Adesso però le cose si complicano, man mano che i chierici arrivano alla propria interpretazione di questi eventi: credono che gli orsi siano stati una prova, sicuramente, ma che sono stati inviati dal diavolo piuttosto che da Dio.

Ma i due chierici non avevano ancora capito nulla. Tanto vero che lì per lì, vedendo andar via così tranquillamente i due orsi, restarono per un buon tratto incerti a seguire con gli occhi quell’improvvisa e inattesa ritirata, e poiché essa per la naturale goffaggine delle due bestie non poteva non apparir loro ridicola, tornando a guardarsi tra loro, non trovarono da far di meglio che scaricare tutta la paura che s’erano presa in una lunga fragorosa risata. Cosa che certamente non avrebbero fatto, se avessero subito capito che quei due orsi erano mandati da Dio per mettere il loro coraggio alla prova e che perciò ridere di loro così sguajatamente era lo stesso che ridersi di Dio. Se mai una supposizione di questo genere fosse passata loro per la testa, piuttosto che a Dio per la paura che s’erano presa avrebbero pensato al diavolo che all’uno e all’altro aveva voluto farla mandando quei due orsi.

Gli orsi vengono a conoscenza di questa spiegazione alternativa, e sono infastiditi dal fatto che i loro sforzi siano stati malinterpretati in questo modo. Si fermano per attendere ulteriori istruzioni da parte di Dio.

Capirono che invece era stato proprio Dio e non il diavolo allorché videro i due orsi voltarsi alla loro risata, fieramente irritati.

Anche il narratore è infastidito, al punto che desidera vendicare la nefasta interpretazione dei chierici.

Certo in quel momento i due orsi attesero che Dio, sdegnato da tanta incomprensione, comandasse loro di tornare indietro e punire i due sconsigliati, mangiandoseli.

Confesso che io, se fossi stato dio, un dio piccolo, avrei fatto così.

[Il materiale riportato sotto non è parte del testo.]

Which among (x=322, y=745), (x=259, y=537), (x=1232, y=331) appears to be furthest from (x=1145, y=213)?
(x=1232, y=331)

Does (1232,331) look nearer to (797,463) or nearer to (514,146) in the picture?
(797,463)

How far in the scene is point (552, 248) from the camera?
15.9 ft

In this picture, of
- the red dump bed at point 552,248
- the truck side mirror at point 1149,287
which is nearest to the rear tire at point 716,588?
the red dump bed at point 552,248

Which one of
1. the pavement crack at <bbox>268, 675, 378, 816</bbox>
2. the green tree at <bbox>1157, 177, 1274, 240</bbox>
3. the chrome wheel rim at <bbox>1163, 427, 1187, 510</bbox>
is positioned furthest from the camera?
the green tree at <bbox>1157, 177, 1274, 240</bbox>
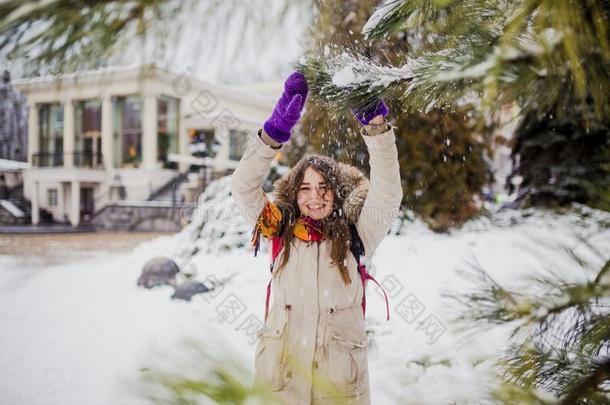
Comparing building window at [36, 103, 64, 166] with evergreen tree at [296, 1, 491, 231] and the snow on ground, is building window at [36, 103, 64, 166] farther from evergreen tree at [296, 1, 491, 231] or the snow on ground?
evergreen tree at [296, 1, 491, 231]

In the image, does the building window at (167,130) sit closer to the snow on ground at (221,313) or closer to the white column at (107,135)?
the white column at (107,135)

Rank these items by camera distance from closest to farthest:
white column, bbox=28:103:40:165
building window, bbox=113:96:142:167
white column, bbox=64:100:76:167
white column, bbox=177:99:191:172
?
white column, bbox=28:103:40:165, white column, bbox=64:100:76:167, white column, bbox=177:99:191:172, building window, bbox=113:96:142:167

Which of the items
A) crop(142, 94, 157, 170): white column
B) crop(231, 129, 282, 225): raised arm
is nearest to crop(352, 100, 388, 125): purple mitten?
crop(231, 129, 282, 225): raised arm

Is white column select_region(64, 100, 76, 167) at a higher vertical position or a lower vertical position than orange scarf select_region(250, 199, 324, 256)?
higher

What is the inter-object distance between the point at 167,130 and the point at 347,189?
16920mm

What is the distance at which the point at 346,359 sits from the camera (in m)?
1.47

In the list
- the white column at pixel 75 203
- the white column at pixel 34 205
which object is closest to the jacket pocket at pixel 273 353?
the white column at pixel 34 205

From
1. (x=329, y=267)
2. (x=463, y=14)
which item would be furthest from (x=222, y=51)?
(x=329, y=267)

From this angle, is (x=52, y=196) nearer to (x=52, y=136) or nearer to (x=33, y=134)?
(x=33, y=134)

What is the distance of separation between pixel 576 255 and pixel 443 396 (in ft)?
1.57

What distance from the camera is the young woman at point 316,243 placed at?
144 cm

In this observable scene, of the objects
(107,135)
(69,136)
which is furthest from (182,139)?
(69,136)

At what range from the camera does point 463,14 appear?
0.79m

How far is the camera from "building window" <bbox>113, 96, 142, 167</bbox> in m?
17.3
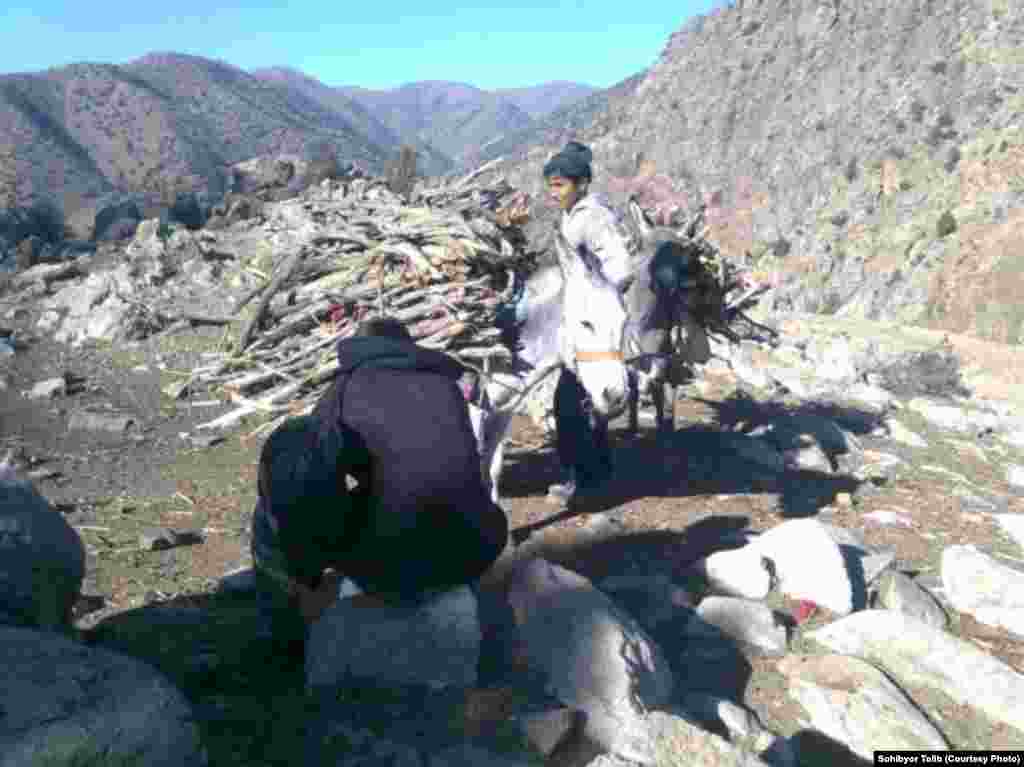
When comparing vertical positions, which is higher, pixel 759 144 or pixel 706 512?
pixel 759 144

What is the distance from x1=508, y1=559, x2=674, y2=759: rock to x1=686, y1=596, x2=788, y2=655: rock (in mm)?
664

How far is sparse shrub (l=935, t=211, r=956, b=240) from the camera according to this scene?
3812cm

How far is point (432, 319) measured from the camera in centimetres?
587

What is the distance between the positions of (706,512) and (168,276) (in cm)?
856

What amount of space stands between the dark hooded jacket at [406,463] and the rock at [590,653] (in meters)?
0.43

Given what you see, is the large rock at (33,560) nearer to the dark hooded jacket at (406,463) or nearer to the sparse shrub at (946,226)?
the dark hooded jacket at (406,463)

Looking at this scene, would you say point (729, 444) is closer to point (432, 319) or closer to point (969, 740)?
point (432, 319)

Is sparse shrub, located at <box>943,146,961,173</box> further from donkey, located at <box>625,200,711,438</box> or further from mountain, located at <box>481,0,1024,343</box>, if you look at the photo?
donkey, located at <box>625,200,711,438</box>

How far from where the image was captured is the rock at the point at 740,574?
4914 mm

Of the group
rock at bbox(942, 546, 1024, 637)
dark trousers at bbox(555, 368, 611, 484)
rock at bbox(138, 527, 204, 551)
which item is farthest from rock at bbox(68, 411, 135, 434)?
rock at bbox(942, 546, 1024, 637)

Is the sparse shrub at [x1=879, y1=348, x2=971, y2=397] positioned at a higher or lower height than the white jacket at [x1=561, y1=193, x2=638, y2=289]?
lower

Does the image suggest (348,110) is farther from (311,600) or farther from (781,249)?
(311,600)

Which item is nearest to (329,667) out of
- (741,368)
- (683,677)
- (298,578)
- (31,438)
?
(298,578)

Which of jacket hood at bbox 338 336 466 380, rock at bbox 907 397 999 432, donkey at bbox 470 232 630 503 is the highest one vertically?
jacket hood at bbox 338 336 466 380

E quale sarà la volontà di Dio? È magnanimo e comprensivo. Avendo avuto a che fare con gli umani per molti secoli, Lui è arrivato ad anticipare il comportamento umano. Ha imparato ad accettare una vittoria per quello che è e poi andare avanti.

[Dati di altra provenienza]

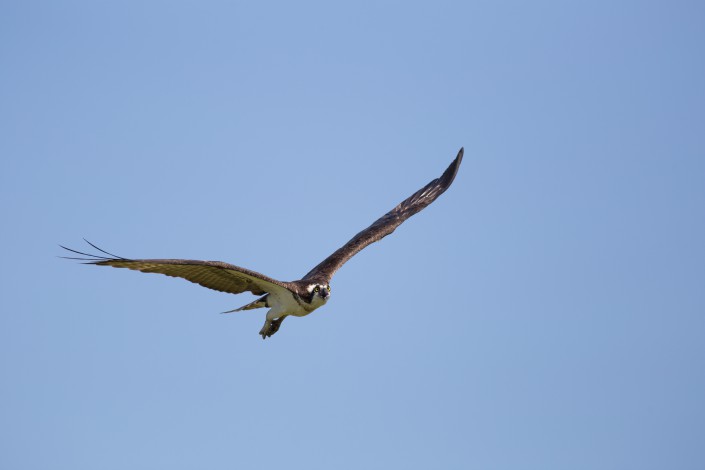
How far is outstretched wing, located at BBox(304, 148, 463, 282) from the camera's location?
85.5 ft

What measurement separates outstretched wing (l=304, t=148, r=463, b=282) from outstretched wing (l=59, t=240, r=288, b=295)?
1709 millimetres

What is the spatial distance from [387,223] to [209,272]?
797 cm

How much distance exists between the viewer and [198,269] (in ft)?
70.7

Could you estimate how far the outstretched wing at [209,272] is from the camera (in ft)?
64.1

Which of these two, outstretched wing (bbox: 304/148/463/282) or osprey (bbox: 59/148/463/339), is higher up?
outstretched wing (bbox: 304/148/463/282)

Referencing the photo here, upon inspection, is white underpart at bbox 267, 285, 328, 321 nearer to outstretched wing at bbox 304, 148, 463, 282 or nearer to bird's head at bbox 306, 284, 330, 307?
bird's head at bbox 306, 284, 330, 307

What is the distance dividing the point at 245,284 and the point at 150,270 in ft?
10.9

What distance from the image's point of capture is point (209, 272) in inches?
866

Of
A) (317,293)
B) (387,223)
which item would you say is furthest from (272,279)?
(387,223)

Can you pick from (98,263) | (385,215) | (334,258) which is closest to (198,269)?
(98,263)

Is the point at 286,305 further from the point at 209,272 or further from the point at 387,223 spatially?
the point at 387,223

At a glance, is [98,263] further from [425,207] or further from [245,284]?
[425,207]

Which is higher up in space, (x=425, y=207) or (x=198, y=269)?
(x=425, y=207)

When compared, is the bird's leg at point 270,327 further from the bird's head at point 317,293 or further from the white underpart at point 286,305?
the bird's head at point 317,293
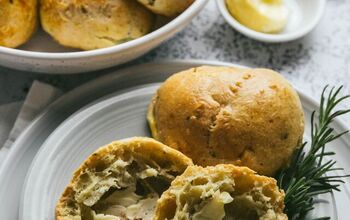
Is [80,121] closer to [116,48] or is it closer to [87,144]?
[87,144]

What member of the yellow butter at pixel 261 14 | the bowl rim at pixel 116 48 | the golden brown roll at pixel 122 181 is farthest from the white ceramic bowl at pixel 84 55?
the golden brown roll at pixel 122 181

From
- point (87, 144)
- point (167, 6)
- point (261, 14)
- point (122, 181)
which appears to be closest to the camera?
point (122, 181)

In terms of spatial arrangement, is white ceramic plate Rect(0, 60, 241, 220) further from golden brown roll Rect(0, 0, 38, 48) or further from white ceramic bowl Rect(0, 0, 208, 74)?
golden brown roll Rect(0, 0, 38, 48)

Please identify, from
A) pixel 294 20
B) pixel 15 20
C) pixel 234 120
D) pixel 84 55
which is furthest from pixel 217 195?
pixel 294 20

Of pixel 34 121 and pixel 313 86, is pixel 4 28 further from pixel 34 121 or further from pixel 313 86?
pixel 313 86

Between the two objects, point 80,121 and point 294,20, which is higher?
point 294,20

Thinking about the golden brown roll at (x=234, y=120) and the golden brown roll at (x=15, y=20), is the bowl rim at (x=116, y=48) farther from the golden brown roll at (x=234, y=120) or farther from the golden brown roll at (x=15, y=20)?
the golden brown roll at (x=234, y=120)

Ma Dio grande aveva già tutto compreso e perdonato. Quel primo sorriso, per quanto involontario, dei due giovani chierici, ma certo nato dalla vergogna d’aver tanta paura, loro che, dovendo fare i missionari in Cina, s’erano imposti di non averne, quel primo sorriso era bastato a Dio, proprio perché nato così, inconsapevolmente, nella paura;

Dunque, Dio ordina agli orsi di continuare la loro ritirata nella valle. I due chierici continuano a fraintendere ciò che è appena successo a loro.

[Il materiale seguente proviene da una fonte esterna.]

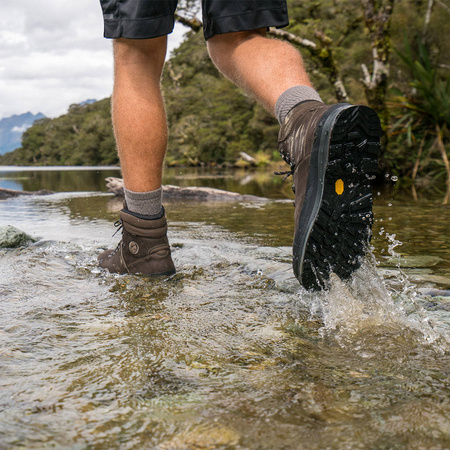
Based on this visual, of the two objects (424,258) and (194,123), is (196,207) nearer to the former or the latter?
(424,258)

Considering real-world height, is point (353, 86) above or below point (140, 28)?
above

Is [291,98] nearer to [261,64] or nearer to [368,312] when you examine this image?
[261,64]

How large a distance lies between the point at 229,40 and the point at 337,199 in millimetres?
766

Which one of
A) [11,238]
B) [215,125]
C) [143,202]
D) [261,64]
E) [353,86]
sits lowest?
[11,238]

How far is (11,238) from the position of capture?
2354mm

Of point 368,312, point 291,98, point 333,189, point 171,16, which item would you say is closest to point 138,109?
point 171,16

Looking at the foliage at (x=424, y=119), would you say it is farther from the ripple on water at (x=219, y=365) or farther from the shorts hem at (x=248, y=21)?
the ripple on water at (x=219, y=365)

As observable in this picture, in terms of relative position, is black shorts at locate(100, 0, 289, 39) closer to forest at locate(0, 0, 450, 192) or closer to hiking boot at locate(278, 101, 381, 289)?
hiking boot at locate(278, 101, 381, 289)

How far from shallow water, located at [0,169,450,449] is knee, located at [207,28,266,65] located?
81 centimetres

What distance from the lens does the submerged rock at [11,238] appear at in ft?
7.61

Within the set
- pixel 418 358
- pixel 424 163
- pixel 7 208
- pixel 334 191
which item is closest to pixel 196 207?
pixel 7 208

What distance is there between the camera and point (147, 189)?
68.7 inches

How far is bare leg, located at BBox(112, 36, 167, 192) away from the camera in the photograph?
1661 millimetres

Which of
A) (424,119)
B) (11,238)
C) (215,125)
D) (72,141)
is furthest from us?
(72,141)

e aveva perciò comandato ai due orsi di ritirarsi. Quanto alla seconda risata così sguajata era naturale che i due giovani credessero di rivolgerla al diavolo che aveva voluto far loro paura, e non a Lui che aveva voluto mettere il loro coraggio alla prova. E questo, perché nessuno meglio di Dio può sapere per continua esperienza che tante azioni, che agli uomini per il loro corto vedere pajono cattive, le fa proprio Lui, per i suoi alti fini segreti, e gli uomini invece credono scioccamente che sia il diavolo.